Mein Beitrag zum 155. Dear Diary-Wettbewerb
Das Sprichwort „Was lange währt, wird endlich gut“ wird dem vor über zweitausend Jahren gelebten römischen Dichter Ovid zugeschrieben. Doch ob das stimmt, weiß niemand. Die auf vielen Social-Media-Kanälen präsente indische Bloggerin Sanhita Barua schrieb einmal „Gute Dinge brauchen Zeit, bessere Dinge brauchen etwas länger.“ Aber ob alles, was lange währt, wirklich gut wird, kann man nicht behaupten.
Der Gewinner des 154. Dear Diary-Wettbewerbs hat gut daran getan, nur den ersten Teil des Sprichworts zum Thema des 155. Wettbewerbs zu machen. Damit hat jede bzw. jeder die Möglichkeit, selbst zu wählen, ob aus ihrer bzw. seiner Sicht alles, was lange währt, gut wird oder weniger gut, oder ob sich trotz der langen Zeit nichts zum Guten oder Schlechten verändert hat. Am Ende kommt es schließlich darauf an, von welchem Zeitpunkt her man eine Situation betrachtet, um einschätzen zu können, ob alles gut geworden ist oder nicht. – Wie ich das erlebt habe, möchte ich am Lebenslauf meines Vaters verdeutlichen.
Vor Beginn des Zweiten Weltkriegs wurde mein Vater im August 1939 als 40jähriger Mann als Soldat eingezogen. Ich war damals gerade ein Jahr alt. Bis zur Kapitulation am 8. Mai 1945 habe ich ihn nur fünfmal für ein paar Tage im Urlaub erlebt. Nach der Kapitulation kam er in Jugoslawien in ein Kriegsgefangenenlager. Dort hat er fast sieben Jahre vegetieren müssen. Erst als der Bundeskanzler Konrad Adenauer erfolgreich mit dem jugoslawischen Staatspräsidenten Tito verhandelt hatte, kam er 1952 kurz vor meiner Konfirmation als 53jähriger frei. – Ich war damals fast vierzehn Jahre alt und war ebenso wie meine vier Geschwister nur durch die Erziehung unserer Mutter geprägt worden.
Wenn man nur diese dreizehn Jahre im Leben meines Vaters betrachtet, kann man sagen, dass das eine lange Zeit war, und dass am Ende alles gut ausgegangen ist. Mein Vater ist nicht wie viele seiner Kameraden im Krieg gefallen und liegt nicht irgendwo in einem fremden Land begraben. Er konnte in seine Familie zurückkehren, auch wenn er an der Erziehung und Bildung seiner fünf Kinder dreizehn Jahre nicht mitwirken konnte.

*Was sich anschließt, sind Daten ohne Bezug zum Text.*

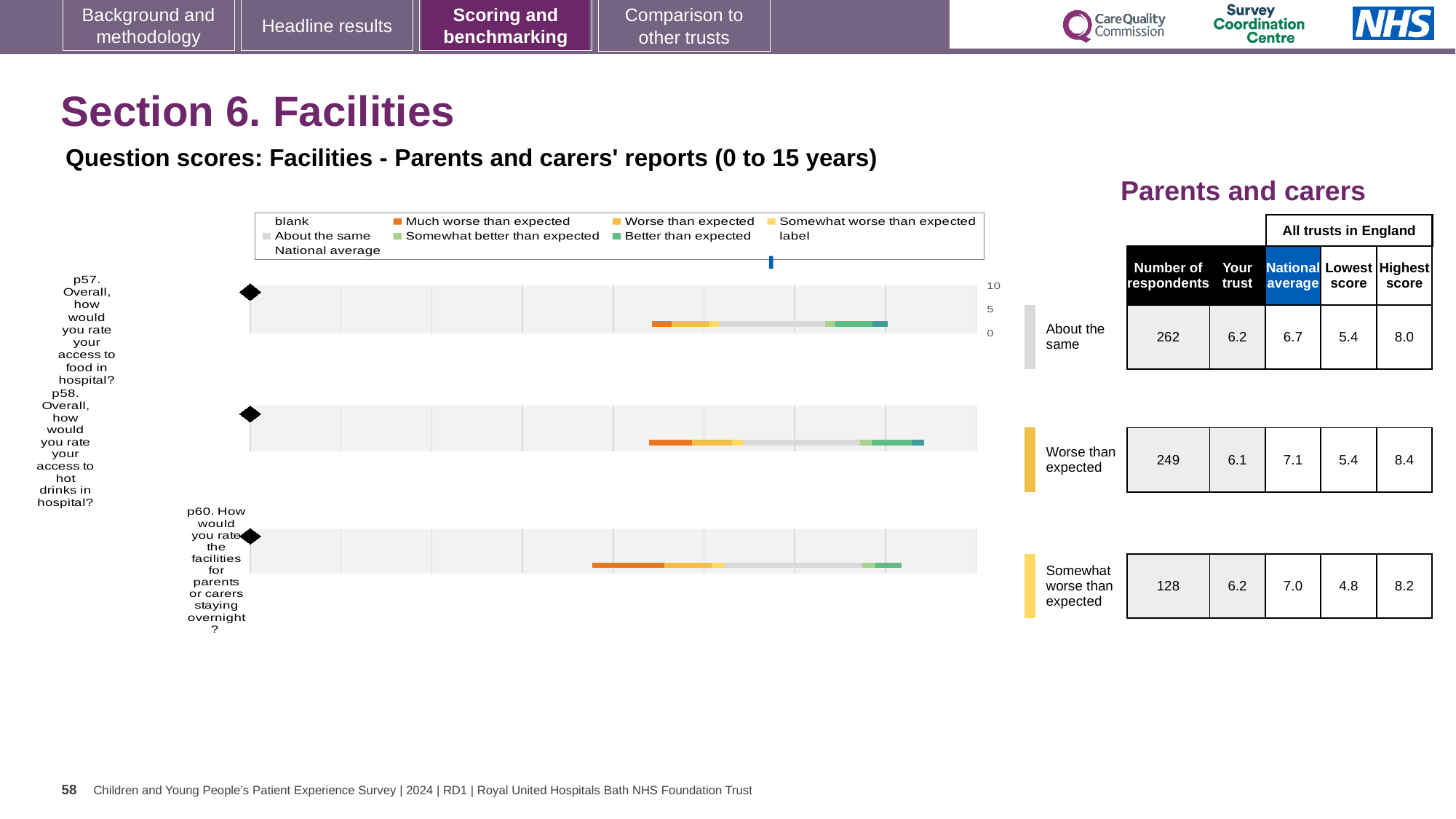
How many survey questions (bars) are plotted in the Facilities chart? 3 Which legend entry is shown in orange in the Facilities chart? Much worse than expected According to the table beside the chart, how many respondents answered p60 (facilities for parents or carers staying overnight)? 128 What is the difference between the national average and the trust score for p58 (access to hot drinks)? 1.0 Which of the three questions has the lowest 'Lowest score' across all trusts in England? p60 What is the highest value shown on the chart's score axis? 10 Which of the three questions has the highest 'Highest score' across all trusts in England? p58 According to the table beside the chart, what is the national average for p58 (access to hot drinks in hospital)? 7.1 What kind of chart is used to show the question scores for Facilities? bar chart According to the table beside the chart, what is the 'Your trust' score for p57 (access to food in hospital)? 6.2 Which benchmark category is the trust's p58 (access to hot drinks) score placed in? Worse than expected Is the trust score for p57 (access to food) larger or smaller than the national average for that question? smaller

Doch wenn man diese dreizehn Jahre in Verbindung zu seinem gesamten Lebenslauf betrachtet, muss man diese Zeit als verlorene Jahre ansehen, zumal sie ihn körperlich und seelisch verändert haben. Wir haben ihn nicht als den sportlichen und fröhlichen Menschen erlebt, den unsere Mutter aus den zwölf Ehejahren von 1927 bis 1939 beschrieben hatte, bevor er als Soldat eingezogen wurde. – Wir haben ihn nur als stillen und ersten Menschen erlebt.
Da ich im Frühjahr 1958 als Neunzehnjähriger über Nacht aus der DDR fliehen musste, um nicht in einem DDR-Gefängnis zu landen, habe ich meinen Vater nur fünfmal als Soldaten im Urlaub, sechs Jahre lang als Vierzehn- bis Neunzehnjähriger und zweimal wenige Tage in West-Berlin vor dem Mauerbau erlebt.
Doch auf den Bau der Elbphilharmonie in Hamburg, umgangssprachlich liebevoll von den Hamburgern auch Elphi genannt, trifft das Sprichwort „Was lange währt, wird endlich gut“ zu. 2001 wurde der Plan zum Bau der Öffentlichkeit vorgestellt. 2007 wurde nach einem Beschluss durch die Hamburger Bürgerschaft mit dem Bau begonnen und sollte bis 2010 fertig gestellt sein. Doch erst am 31. Oktober 2016 konnte das fertige Gebäude der Öffentlichkeit übergeben werden. Die Baukosten betrugen am Ende mit rund 866 Millionen Euro mehr als das Elffache der ursprünglich geplanten 77 Millionen Euro. Trotzdem ist die Elphi aus Hamburg nicht mehr wegzudenken.
Deshalb lautet für mich das Sprichwort: „Was lange währt, hat gute und schlechte Seiten“.